The deeper irony is structural. Taiwan's life insurers, starved of domestic yield by the central bank's own interest rate suppression, went abroad and bought US Treasuries at scale. Those Treasuries helped fund the US federal government — which used that capital, in part, to subsidise American semiconductor manufacturing through the CHIPS Act. Taiwan's retirement savings are indirectly financing the industrial competition being built against it.
| Indicator | Taiwan | South Korea | Japan |
|---|---|---|---|
| Stock market rank (global) | #5 | #7 | #3 |
| GDP growth (2025) | 8.6% | 1.0% | ~1.2% |
| Real wage growth (10yr avg) | ~1% / yr | ~2.5% / yr | ~0.5% / yr |
| Current account surplus / GDP | 16% | 3.5% | 3.8% |
| FX reserves / GDP | ~80% | ~25% | ~22% |
| Currency undervaluation (Big Mac) | −55% | −23% | −40% |
| Housing price-to-income (capital) | ~30× | ~20× | ~15× |
| Life insurance FX mismatch exposure | ~$700B | Moderate | Moderate |
| Income Gini coefficient | 0.34 ↑ | 0.31 | 0.33 |
Taiwan's GDP grew 8.6% in 2025 — the fastest in 15 years. Its exports surged 34.8%. TSMC posted record profits. Its stock market overtook India. These are real numbers. They reflect real technological achievement and real economic momentum. None of that is fabricated.
But set those numbers alongside the others: real wages growing at 1% annually for a decade; housing in the capital requiring 70 years of savings to purchase; a life insurance sector sitting on $700 billion in currency mismatch exposure; a central bank holding 80% of GDP in foreign reserves it cannot safely liquidate; an income Gini coefficient that has risen every decade since the 1980s. These numbers are equally real. They describe the same economy, from a different vantage point.
The question is not which set of numbers is true. Both are true. The question is which set of numbers you are asked to look at — and who benefits from you looking at only one.
Taiwan just became the fifth largest stock market in the world. That is real. It reflects genuine technological dominance, decades of industrial policy executed with extraordinary precision, and an irreplaceable position in the global semiconductor supply chain that no competitor has come close to replicating.
But a stock market ranking measures where capital has accumulated — not how broadly prosperity is distributed, not whether the system generating that capital is sustainable, and not whether the people who built that system have shared meaningfully in what it produced.

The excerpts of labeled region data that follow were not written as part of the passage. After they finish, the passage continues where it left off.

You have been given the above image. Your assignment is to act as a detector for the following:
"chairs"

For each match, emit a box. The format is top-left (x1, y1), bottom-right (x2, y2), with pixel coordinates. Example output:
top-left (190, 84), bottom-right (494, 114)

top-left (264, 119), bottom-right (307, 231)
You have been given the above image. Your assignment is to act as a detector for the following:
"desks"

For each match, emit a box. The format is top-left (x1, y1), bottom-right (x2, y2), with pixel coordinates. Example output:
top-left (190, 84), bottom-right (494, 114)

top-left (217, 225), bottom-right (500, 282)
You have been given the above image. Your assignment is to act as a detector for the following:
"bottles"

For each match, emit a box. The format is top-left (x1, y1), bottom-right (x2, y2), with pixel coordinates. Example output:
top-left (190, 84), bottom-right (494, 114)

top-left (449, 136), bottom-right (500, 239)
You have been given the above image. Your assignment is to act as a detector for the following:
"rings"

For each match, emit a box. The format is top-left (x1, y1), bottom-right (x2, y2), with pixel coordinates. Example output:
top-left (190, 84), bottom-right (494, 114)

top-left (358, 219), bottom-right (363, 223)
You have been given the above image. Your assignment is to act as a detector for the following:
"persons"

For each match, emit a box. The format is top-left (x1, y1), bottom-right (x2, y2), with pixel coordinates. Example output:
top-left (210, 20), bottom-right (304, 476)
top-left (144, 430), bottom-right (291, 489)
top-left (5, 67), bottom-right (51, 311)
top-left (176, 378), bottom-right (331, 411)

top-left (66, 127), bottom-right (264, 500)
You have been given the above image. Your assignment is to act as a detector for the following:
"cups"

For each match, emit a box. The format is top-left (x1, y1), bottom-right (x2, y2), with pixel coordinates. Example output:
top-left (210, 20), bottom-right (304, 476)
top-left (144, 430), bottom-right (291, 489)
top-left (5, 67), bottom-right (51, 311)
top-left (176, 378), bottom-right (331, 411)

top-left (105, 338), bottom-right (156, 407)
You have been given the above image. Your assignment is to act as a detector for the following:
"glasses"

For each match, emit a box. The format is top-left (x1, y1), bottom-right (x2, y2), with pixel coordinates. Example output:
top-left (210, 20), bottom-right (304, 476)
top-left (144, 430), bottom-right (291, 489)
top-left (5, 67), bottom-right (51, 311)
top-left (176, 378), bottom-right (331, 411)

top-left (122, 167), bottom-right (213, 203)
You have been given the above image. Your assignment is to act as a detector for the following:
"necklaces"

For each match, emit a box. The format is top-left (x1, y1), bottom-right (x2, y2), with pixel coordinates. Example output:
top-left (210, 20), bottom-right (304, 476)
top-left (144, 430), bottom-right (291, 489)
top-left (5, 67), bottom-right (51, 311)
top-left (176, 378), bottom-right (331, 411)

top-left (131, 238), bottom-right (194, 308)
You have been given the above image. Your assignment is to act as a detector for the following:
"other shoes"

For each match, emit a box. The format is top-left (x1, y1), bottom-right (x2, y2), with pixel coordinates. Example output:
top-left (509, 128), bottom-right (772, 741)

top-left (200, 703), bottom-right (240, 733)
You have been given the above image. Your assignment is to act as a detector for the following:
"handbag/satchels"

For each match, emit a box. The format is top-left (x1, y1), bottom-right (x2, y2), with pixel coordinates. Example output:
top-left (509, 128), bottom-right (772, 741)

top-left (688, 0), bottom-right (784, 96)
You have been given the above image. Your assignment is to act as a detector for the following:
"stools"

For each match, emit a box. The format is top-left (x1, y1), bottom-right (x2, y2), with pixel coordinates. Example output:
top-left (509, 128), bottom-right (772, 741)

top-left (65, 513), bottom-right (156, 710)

The Economist called it the "Taiwanese disease." The diagnosis is accurate — but it understates the structural lock-in. A disease implies something went wrong. What Taiwan illustrates is a system that has worked exactly as designed, optimising for export competitiveness and corporate profitability, while silently redistributing the costs onto those least positioned to bear them: the young worker who cannot buy a home, the retiree whose savings sit inside a currency mismatch they were never told about, the graduate who looks at Taiwan's structural immobility and decides, rationally, to leave.
Taiwan has the technological assets, the human capital, and the global leverage to build a more equitable economic future. The constraint is not capability. It is the structural entrenchment of a system in which every actor with power has an interest in its continuation — and every actor bearing its cost has no power to change it.
That is the conversation the headline will not start. This is an attempt to start it.